■ **Do this**: Rewrite only the stretch of the material from the line containing "What is your" through the line containing "17.9 metres", replacing "separation" with "distance" and leaving everything else unchanged. Omit the pictures from your version.

■ **Input**:
* * *
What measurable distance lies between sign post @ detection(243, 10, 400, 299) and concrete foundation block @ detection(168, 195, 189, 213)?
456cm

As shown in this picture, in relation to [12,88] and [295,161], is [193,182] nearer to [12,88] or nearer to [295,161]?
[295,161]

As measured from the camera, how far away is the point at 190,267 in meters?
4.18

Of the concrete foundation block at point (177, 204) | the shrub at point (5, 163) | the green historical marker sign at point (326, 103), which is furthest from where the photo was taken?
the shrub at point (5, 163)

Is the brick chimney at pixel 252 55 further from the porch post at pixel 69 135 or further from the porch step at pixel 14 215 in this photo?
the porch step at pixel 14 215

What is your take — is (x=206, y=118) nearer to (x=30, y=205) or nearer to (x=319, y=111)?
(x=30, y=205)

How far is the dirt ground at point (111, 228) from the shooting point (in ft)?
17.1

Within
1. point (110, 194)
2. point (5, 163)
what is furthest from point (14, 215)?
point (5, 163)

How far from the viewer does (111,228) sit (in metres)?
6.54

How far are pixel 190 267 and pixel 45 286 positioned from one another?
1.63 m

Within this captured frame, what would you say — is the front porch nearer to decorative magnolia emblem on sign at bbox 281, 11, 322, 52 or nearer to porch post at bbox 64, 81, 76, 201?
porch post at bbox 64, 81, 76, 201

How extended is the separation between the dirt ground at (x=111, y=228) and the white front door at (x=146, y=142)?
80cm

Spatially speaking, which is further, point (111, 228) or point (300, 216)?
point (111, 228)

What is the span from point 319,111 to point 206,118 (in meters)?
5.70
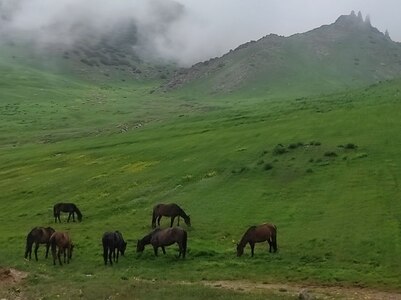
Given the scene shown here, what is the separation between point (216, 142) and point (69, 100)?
115494mm

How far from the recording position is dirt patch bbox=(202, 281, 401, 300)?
875 inches

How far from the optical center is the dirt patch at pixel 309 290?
22234 millimetres

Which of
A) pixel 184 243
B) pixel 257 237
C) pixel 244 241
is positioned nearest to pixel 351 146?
pixel 257 237

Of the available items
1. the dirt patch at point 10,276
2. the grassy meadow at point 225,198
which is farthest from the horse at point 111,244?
the dirt patch at point 10,276

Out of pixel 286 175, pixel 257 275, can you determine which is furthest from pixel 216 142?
pixel 257 275

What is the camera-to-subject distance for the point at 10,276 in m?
27.7

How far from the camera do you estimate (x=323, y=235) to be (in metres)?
31.2

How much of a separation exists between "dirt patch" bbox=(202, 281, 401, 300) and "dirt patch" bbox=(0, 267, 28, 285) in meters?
8.98

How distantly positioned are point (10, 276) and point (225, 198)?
17.9 metres

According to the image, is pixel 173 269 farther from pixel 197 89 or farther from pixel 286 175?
pixel 197 89

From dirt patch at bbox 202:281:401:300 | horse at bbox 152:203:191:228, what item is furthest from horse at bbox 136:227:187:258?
horse at bbox 152:203:191:228

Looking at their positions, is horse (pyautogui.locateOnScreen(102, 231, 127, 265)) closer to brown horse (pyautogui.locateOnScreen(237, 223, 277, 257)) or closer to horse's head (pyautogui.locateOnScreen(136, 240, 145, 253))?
horse's head (pyautogui.locateOnScreen(136, 240, 145, 253))

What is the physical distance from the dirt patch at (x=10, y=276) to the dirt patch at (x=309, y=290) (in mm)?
8980

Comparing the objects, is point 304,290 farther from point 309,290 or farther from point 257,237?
point 257,237
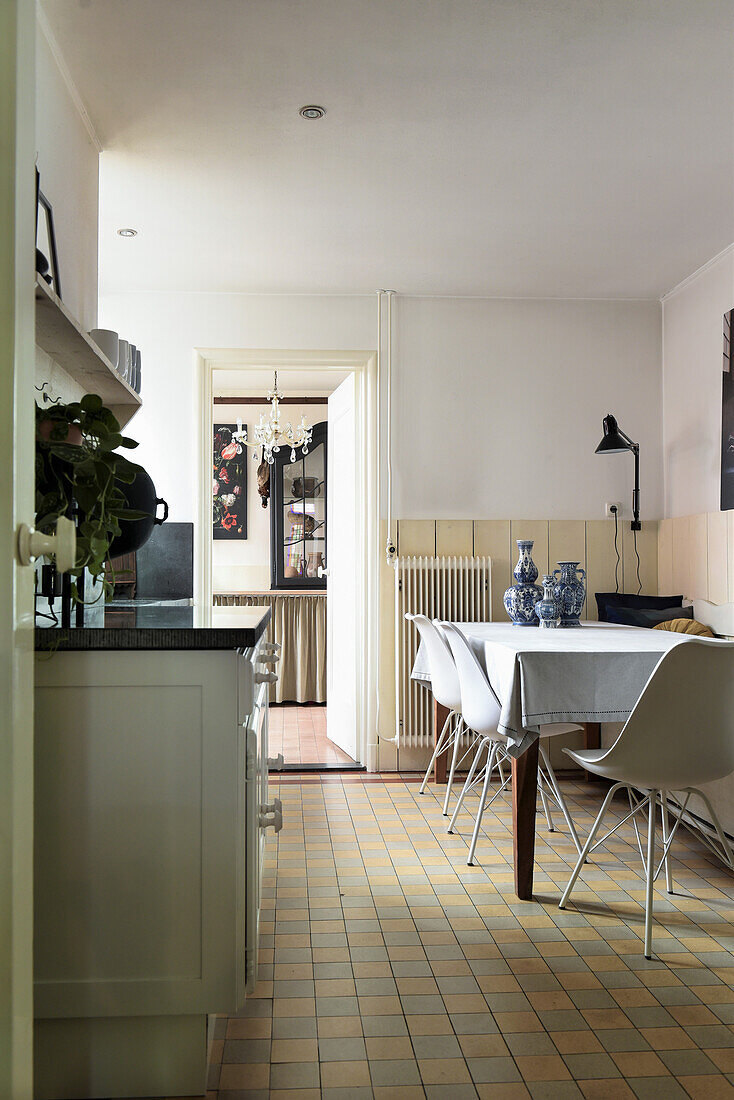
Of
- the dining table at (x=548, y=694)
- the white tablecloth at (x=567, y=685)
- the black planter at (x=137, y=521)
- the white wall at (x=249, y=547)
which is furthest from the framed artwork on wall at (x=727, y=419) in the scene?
the white wall at (x=249, y=547)

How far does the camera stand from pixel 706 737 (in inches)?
98.9

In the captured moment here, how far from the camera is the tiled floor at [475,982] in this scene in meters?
1.86

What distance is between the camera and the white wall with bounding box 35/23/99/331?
246 cm

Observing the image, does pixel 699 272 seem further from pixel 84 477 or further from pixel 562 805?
pixel 84 477

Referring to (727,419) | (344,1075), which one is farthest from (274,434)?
(344,1075)

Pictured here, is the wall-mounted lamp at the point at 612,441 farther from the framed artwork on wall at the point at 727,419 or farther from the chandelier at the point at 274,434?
the chandelier at the point at 274,434

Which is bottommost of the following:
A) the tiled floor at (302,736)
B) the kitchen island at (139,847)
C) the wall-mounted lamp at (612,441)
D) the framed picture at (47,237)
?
the tiled floor at (302,736)

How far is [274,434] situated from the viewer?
654 centimetres

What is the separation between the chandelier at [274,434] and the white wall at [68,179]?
11.0ft

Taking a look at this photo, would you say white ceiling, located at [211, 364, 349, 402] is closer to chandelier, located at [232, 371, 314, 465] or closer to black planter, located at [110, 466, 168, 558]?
chandelier, located at [232, 371, 314, 465]

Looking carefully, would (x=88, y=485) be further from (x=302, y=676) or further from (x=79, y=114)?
(x=302, y=676)

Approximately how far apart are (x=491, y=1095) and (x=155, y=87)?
2882 mm

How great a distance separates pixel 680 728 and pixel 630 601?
2288 millimetres

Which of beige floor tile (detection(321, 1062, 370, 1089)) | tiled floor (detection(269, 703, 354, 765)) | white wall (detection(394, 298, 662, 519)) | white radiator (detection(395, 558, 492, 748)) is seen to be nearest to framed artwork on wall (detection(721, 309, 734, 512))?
white wall (detection(394, 298, 662, 519))
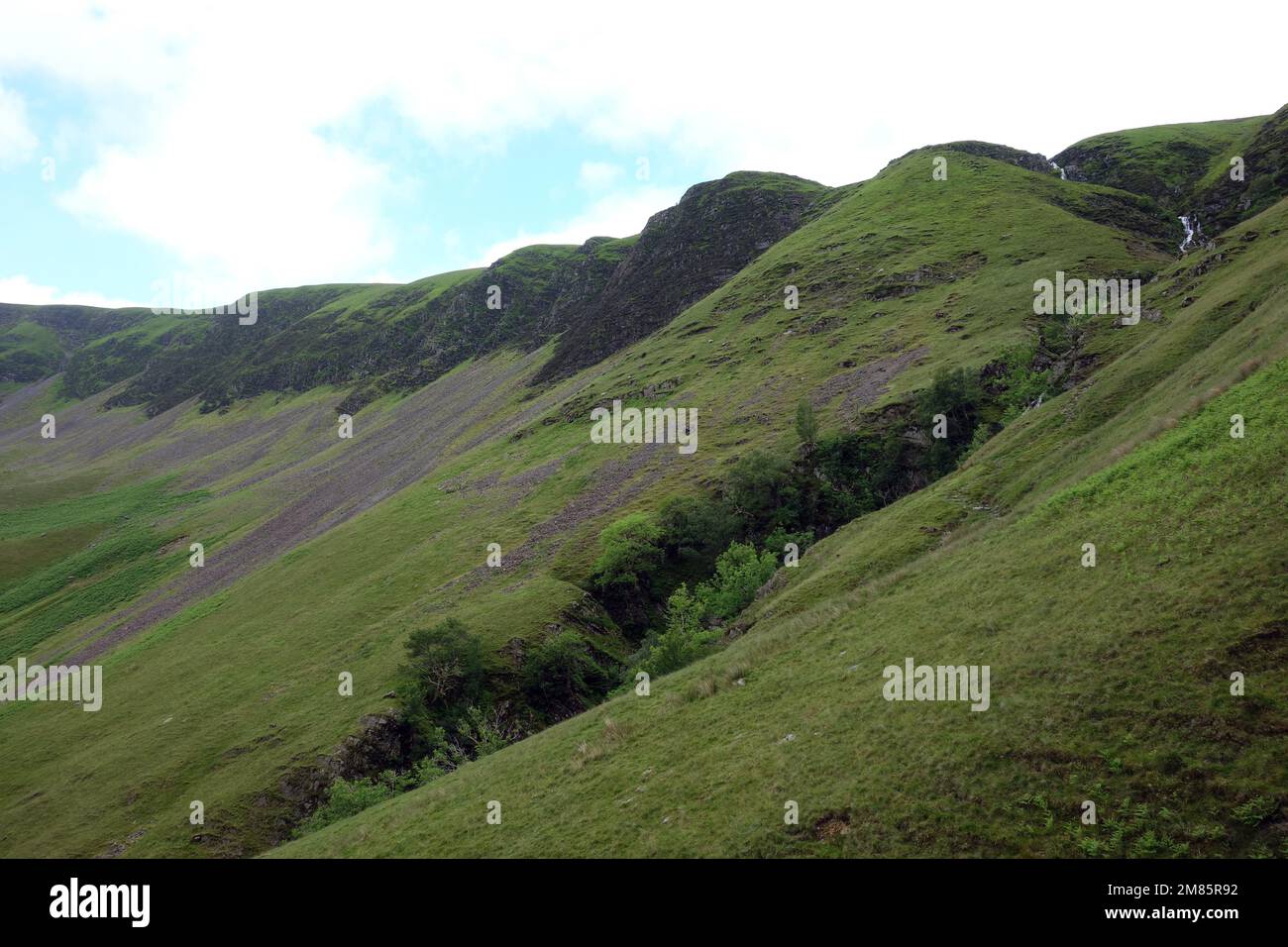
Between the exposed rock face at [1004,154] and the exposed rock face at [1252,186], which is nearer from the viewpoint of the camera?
the exposed rock face at [1252,186]

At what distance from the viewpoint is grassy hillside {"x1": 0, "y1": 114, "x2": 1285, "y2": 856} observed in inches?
661

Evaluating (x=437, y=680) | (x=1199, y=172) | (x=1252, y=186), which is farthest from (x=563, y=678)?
(x=1199, y=172)

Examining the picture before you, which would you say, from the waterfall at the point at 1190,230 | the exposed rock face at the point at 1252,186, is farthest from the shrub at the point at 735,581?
the exposed rock face at the point at 1252,186

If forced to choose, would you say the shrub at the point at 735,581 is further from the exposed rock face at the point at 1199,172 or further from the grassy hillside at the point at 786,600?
the exposed rock face at the point at 1199,172

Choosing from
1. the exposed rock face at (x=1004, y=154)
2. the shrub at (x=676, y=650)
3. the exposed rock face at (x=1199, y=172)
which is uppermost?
the exposed rock face at (x=1004, y=154)

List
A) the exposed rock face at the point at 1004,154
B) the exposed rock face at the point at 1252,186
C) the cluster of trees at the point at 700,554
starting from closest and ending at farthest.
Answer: the cluster of trees at the point at 700,554 < the exposed rock face at the point at 1252,186 < the exposed rock face at the point at 1004,154

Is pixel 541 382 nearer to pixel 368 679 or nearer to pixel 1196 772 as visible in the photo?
pixel 368 679

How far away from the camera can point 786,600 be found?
121 feet

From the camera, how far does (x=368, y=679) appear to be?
54.6 m

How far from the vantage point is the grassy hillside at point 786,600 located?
55.1ft

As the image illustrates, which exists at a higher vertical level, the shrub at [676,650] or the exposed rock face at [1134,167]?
the exposed rock face at [1134,167]

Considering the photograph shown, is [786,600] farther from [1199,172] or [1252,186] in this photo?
[1199,172]
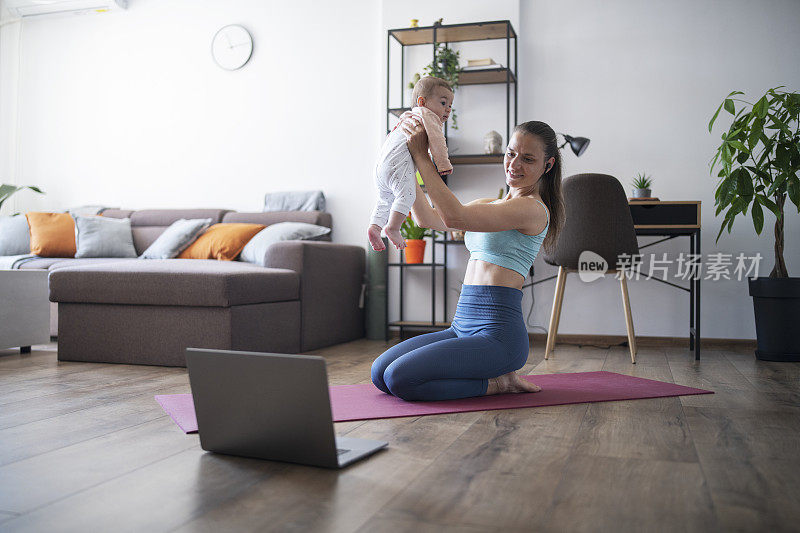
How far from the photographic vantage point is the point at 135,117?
493 centimetres

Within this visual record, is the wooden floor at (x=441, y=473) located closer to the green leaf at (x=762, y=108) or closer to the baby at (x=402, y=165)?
the baby at (x=402, y=165)

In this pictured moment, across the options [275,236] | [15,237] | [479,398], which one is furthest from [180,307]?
[15,237]

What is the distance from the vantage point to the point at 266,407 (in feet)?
4.41

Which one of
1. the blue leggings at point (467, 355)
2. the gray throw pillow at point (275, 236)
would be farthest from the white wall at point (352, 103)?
the blue leggings at point (467, 355)

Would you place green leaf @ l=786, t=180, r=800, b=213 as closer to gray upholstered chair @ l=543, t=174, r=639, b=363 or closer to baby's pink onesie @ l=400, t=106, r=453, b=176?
gray upholstered chair @ l=543, t=174, r=639, b=363

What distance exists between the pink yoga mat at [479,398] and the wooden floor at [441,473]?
2.0 inches

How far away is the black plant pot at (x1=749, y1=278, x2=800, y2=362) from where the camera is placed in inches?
128

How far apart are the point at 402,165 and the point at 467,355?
1.98 ft

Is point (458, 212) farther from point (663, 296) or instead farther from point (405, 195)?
point (663, 296)

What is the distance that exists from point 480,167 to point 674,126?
1.13 meters

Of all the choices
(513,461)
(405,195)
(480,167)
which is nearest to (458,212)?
(405,195)

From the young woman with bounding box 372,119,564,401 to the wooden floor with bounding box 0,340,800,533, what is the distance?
0.17 m

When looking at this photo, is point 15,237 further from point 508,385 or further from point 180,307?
point 508,385

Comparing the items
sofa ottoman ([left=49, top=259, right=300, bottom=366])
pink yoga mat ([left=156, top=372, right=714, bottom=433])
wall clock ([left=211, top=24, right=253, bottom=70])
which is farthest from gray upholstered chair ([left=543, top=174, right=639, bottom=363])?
wall clock ([left=211, top=24, right=253, bottom=70])
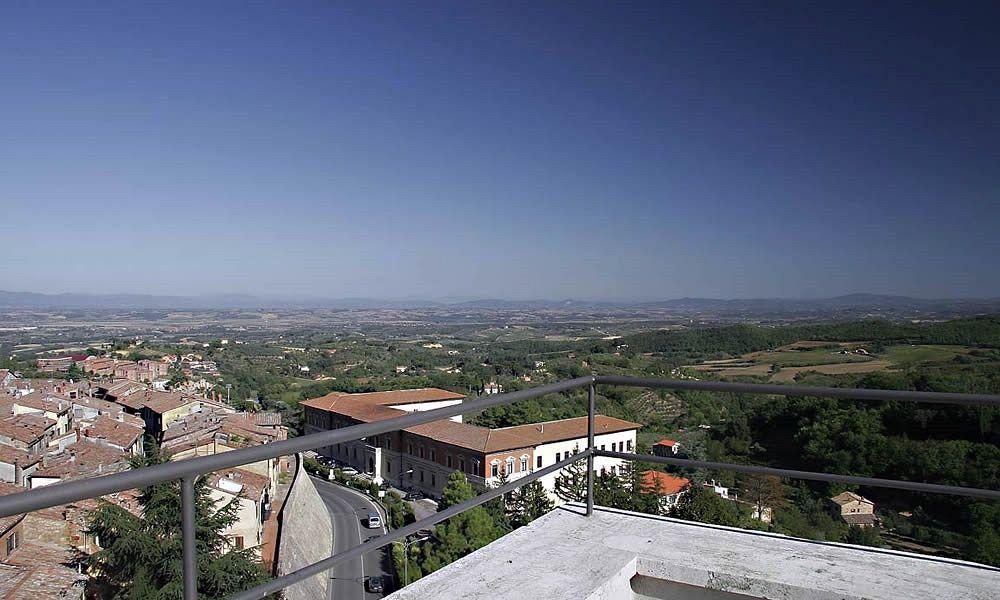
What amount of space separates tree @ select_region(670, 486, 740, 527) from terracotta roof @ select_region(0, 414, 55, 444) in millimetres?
20525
* * *
■ **Response below**:
What is your take — is (x=206, y=118) nearer to (x=30, y=205) or nearer to (x=319, y=111)?
(x=30, y=205)

How far is the dirt ground at point (111, 228) from the shooting point (in ft)?
17.1

Within
1. point (110, 194)
2. point (5, 163)
what is furthest from point (14, 215)?
point (5, 163)

How far from the viewer does (111,228) sit (in metres)?
6.54

How far are pixel 190 267 and pixel 45 286 positioned from one another?
1.63 m

Within this captured frame, what would you say — is the front porch nearer to decorative magnolia emblem on sign at bbox 281, 11, 322, 52 or nearer to porch post at bbox 64, 81, 76, 201?
porch post at bbox 64, 81, 76, 201

How extended is the distance between the dirt ground at (x=111, y=228) and the white front door at (x=146, y=142)?
80cm

Spatially speaking, which is further, point (111, 228) or point (300, 216)?
point (111, 228)

What is the span from point 319,111 to point 206,118 (in meters)?
5.70
Given the scene shown here, what is the distance between point (216, 142) and point (69, 100)?
115494mm

How far from the recording position is dirt patch bbox=(202, 281, 401, 300)?
875 inches

How far from the optical center is the dirt patch at pixel 309 290?
22234 millimetres

Which of
A) pixel 184 243
B) pixel 257 237
C) pixel 244 241
is positioned nearest to pixel 351 146?
pixel 257 237

Of the available items
1. the dirt patch at point 10,276
2. the grassy meadow at point 225,198
which is farthest from the horse at point 111,244?
the dirt patch at point 10,276

Out of pixel 286 175, pixel 257 275, can you determine which is furthest from pixel 216 142?
pixel 257 275

What is the camera-to-subject distance for the point at 10,276 in m?
27.7

How far from the camera do you estimate (x=323, y=235) to be (in metres)?
31.2

How much of a distance exists between "dirt patch" bbox=(202, 281, 401, 300) and "dirt patch" bbox=(0, 267, 28, 285) in meters?
8.98

How distantly positioned are point (10, 276) and point (225, 198)?
17.9 metres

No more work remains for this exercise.